In full and without alteration, return the records below.

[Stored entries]
# # # #
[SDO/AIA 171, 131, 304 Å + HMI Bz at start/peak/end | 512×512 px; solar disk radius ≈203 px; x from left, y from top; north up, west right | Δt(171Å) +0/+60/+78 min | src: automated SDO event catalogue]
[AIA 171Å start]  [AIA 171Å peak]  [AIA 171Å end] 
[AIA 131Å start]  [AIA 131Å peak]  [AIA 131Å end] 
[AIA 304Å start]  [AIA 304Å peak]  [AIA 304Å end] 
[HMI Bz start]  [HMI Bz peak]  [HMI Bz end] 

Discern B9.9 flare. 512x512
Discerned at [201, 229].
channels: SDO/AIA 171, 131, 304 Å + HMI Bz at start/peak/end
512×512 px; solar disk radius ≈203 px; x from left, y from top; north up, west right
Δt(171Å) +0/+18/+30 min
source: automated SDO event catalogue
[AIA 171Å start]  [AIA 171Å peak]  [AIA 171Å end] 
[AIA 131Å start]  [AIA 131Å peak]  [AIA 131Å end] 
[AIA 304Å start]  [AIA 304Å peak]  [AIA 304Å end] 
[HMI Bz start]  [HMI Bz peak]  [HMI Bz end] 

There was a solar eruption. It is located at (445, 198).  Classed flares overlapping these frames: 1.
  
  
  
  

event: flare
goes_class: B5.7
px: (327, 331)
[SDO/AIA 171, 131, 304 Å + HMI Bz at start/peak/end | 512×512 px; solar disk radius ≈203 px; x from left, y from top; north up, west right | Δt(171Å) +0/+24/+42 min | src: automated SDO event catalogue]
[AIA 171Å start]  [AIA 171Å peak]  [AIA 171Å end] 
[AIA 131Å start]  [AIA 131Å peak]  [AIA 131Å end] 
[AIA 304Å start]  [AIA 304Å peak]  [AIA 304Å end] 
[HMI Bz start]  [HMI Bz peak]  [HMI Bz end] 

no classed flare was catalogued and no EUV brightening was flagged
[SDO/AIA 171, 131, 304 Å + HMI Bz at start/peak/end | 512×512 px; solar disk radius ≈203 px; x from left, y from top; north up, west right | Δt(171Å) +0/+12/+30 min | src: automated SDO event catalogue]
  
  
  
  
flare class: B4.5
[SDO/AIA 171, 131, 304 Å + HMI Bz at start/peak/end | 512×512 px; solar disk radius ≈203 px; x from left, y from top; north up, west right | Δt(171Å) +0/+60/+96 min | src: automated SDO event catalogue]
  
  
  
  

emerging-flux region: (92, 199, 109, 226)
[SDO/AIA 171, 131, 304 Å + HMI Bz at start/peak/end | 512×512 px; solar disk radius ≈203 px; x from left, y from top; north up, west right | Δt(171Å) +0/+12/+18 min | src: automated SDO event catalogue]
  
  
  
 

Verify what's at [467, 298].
# # # #
Exercise response:
[SDO/AIA 171, 131, 304 Å + HMI Bz at start/peak/end | 512×512 px; solar disk radius ≈203 px; x from left, y from top; north up, west right | Δt(171Å) +0/+60/+78 min | src: automated SDO event catalogue]
[AIA 171Å start]  [AIA 171Å peak]  [AIA 171Å end] 
[AIA 131Å start]  [AIA 131Å peak]  [AIA 131Å end] 
[AIA 304Å start]  [AIA 304Å peak]  [AIA 304Å end] 
[HMI Bz start]  [HMI Bz peak]  [HMI Bz end] 

Discern B9.9 flare. 512x512
Discerned at [201, 229].
channels: SDO/AIA 171, 131, 304 Å + HMI Bz at start/peak/end
512×512 px; solar disk radius ≈203 px; x from left, y from top; north up, west right
Δt(171Å) +0/+18/+30 min
source: automated SDO event catalogue
[AIA 171Å start]  [AIA 171Å peak]  [AIA 171Å end] 
[AIA 131Å start]  [AIA 131Å peak]  [AIA 131Å end] 
[AIA 304Å start]  [AIA 304Å peak]  [AIA 304Å end] 
[HMI Bz start]  [HMI Bz peak]  [HMI Bz end] 

There was a solar eruption. It is located at (445, 198).  Classed flares overlapping these frames: 1.
  
  
  
  

event: flare
goes_class: B5.7
px: (327, 331)
[SDO/AIA 171, 131, 304 Å + HMI Bz at start/peak/end | 512×512 px; solar disk radius ≈203 px; x from left, y from top; north up, west right | Δt(171Å) +0/+24/+42 min | src: automated SDO event catalogue]
[AIA 171Å start]  [AIA 171Å peak]  [AIA 171Å end] 
[AIA 131Å start]  [AIA 131Å peak]  [AIA 131Å end] 
[AIA 304Å start]  [AIA 304Å peak]  [AIA 304Å end] 
[HMI Bz start]  [HMI Bz peak]  [HMI Bz end] 

no classed flare was catalogued and no EUV brightening was flagged
[SDO/AIA 171, 131, 304 Å + HMI Bz at start/peak/end | 512×512 px; solar disk radius ≈203 px; x from left, y from top; north up, west right | Δt(171Å) +0/+12/+30 min | src: automated SDO event catalogue]
  
  
  
  
flare class: B4.5
[SDO/AIA 171, 131, 304 Å + HMI Bz at start/peak/end | 512×512 px; solar disk radius ≈203 px; x from left, y from top; north up, west right | Δt(171Å) +0/+60/+96 min | src: automated SDO event catalogue]
  
  
  
  

emerging-flux region: (92, 199, 109, 226)
[SDO/AIA 171, 131, 304 Å + HMI Bz at start/peak/end | 512×512 px; solar disk radius ≈203 px; x from left, y from top; north up, west right | Δt(171Å) +0/+12/+18 min | src: automated SDO event catalogue]
  
  
  
 

Verify what's at [467, 298].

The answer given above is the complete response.